In <slug>/src/problems/<slug>_problem.py, implement terminal_utility_<slug> with the correct payoff.
See "How to translate an HJB equation into loss functions" below for the exact decomposition rule.
How to translate an HJB equation into loss functions
Given an HJB equation with an inf (or sup) operator, split it into two losses following this fixed rule.
The rule
| Loss | What to put in it |
|---|---|
compute_value_loss → L1 | Drop the inf/sup symbol; substitute the control network output for u; sum all remaining terms into a residual; squared mean. |
compute_control_loss → L2 | Keep only the terms inside inf{…}; evaluate them with the control network; take the mean directly (no square).
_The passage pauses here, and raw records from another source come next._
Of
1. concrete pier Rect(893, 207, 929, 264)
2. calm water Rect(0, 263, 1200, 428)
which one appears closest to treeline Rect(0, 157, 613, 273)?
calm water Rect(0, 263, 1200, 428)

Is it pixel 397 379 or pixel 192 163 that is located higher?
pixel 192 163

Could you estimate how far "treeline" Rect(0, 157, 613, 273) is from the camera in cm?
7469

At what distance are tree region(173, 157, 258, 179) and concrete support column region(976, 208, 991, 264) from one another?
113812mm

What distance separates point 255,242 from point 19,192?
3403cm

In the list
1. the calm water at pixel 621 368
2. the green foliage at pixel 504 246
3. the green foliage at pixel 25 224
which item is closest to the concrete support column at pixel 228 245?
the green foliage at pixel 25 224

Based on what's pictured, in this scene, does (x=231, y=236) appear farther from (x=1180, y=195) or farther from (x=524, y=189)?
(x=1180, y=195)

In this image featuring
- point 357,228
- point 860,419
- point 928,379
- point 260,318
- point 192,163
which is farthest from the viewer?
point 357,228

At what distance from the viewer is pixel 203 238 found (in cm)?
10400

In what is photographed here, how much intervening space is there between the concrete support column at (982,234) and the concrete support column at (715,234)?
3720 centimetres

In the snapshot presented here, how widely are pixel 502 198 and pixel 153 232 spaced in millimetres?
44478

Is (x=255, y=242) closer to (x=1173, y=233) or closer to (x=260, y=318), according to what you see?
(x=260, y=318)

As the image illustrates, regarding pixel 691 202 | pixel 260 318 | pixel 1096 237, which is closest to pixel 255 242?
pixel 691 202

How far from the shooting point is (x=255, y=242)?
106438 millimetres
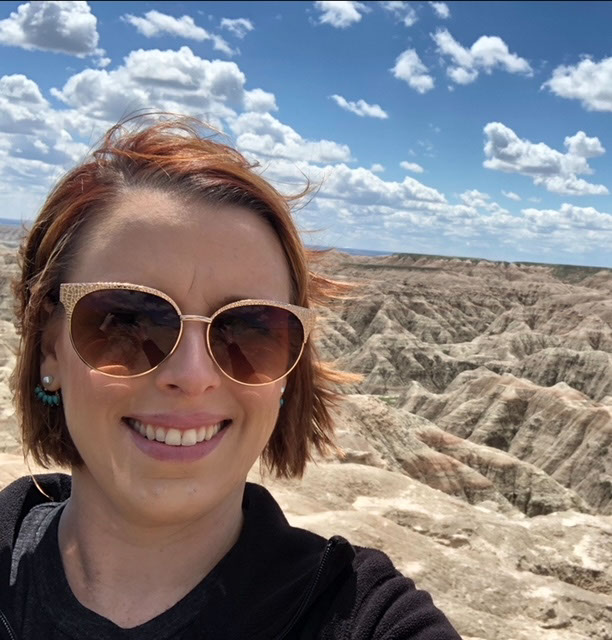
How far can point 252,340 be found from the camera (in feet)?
5.92

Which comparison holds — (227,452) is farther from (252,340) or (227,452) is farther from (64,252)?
(64,252)

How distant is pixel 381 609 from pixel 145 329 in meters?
0.91

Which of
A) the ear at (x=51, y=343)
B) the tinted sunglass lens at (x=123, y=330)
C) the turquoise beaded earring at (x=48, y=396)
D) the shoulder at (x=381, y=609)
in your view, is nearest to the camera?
the shoulder at (x=381, y=609)

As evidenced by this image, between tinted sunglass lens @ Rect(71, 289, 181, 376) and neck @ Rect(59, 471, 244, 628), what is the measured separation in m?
0.42

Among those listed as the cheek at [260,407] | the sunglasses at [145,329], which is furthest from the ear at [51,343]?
the cheek at [260,407]

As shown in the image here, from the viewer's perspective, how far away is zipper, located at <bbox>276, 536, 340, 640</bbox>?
1.67 meters

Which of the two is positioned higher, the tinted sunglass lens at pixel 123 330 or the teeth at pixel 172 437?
the tinted sunglass lens at pixel 123 330

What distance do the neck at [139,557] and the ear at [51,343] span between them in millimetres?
346

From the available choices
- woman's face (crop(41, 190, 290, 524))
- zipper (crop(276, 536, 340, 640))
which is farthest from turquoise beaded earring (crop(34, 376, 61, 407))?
zipper (crop(276, 536, 340, 640))

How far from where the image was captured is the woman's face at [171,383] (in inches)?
65.7

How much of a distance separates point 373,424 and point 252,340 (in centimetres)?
2037

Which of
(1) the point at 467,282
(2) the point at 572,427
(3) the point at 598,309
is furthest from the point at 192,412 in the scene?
(1) the point at 467,282

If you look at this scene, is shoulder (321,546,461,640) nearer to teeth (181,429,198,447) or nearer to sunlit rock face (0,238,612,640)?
teeth (181,429,198,447)

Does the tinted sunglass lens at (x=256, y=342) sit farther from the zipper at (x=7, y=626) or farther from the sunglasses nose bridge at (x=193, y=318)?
the zipper at (x=7, y=626)
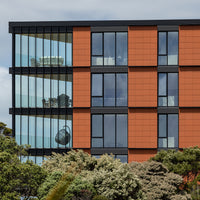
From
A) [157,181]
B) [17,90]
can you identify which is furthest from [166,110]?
[17,90]

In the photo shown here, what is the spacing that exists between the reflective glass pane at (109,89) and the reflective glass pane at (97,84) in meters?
0.48

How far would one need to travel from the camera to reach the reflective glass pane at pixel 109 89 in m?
34.9

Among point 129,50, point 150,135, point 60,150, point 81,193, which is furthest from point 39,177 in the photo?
point 129,50

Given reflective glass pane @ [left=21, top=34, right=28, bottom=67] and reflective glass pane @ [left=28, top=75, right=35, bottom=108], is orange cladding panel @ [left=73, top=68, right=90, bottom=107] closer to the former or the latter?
reflective glass pane @ [left=28, top=75, right=35, bottom=108]

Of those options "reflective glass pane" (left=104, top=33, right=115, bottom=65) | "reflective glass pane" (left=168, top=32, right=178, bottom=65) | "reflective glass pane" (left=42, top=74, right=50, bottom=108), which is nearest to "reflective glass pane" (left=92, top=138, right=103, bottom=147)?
"reflective glass pane" (left=42, top=74, right=50, bottom=108)

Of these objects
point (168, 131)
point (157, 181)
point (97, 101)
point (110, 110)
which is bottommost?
point (157, 181)

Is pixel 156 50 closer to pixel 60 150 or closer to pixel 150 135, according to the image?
pixel 150 135

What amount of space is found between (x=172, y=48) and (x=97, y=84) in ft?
26.2

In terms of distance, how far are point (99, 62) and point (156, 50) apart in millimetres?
5527

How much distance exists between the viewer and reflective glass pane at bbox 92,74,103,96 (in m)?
35.1

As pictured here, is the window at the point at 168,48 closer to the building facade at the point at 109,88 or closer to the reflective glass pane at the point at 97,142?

For sup{…}, negate first. |
The intuition: L1 trains the value network so the PDE residual → 0 (equation is satisfied). L2 trains the control network to actually minimise (or maximise) the Hamiltonian — it IS a gradient-descent step on the inf objective, so no squaring.
Running the training
cd <slug>
python examples/<slug>_train.py
Results are saved to <slug>/results/.
Common pitfall: GradientTape reuse
Rule
Always use persistent=True in both compute_value_loss and compute_control_loss. Even if you think you only need one gradient today, problems that include V_xx (second-order / diffusion terms) require a nested tape inside compute_control_loss, which only works when the outer tape is persistent. Using persistent=True consistently prevents hard-to-diagnose errors.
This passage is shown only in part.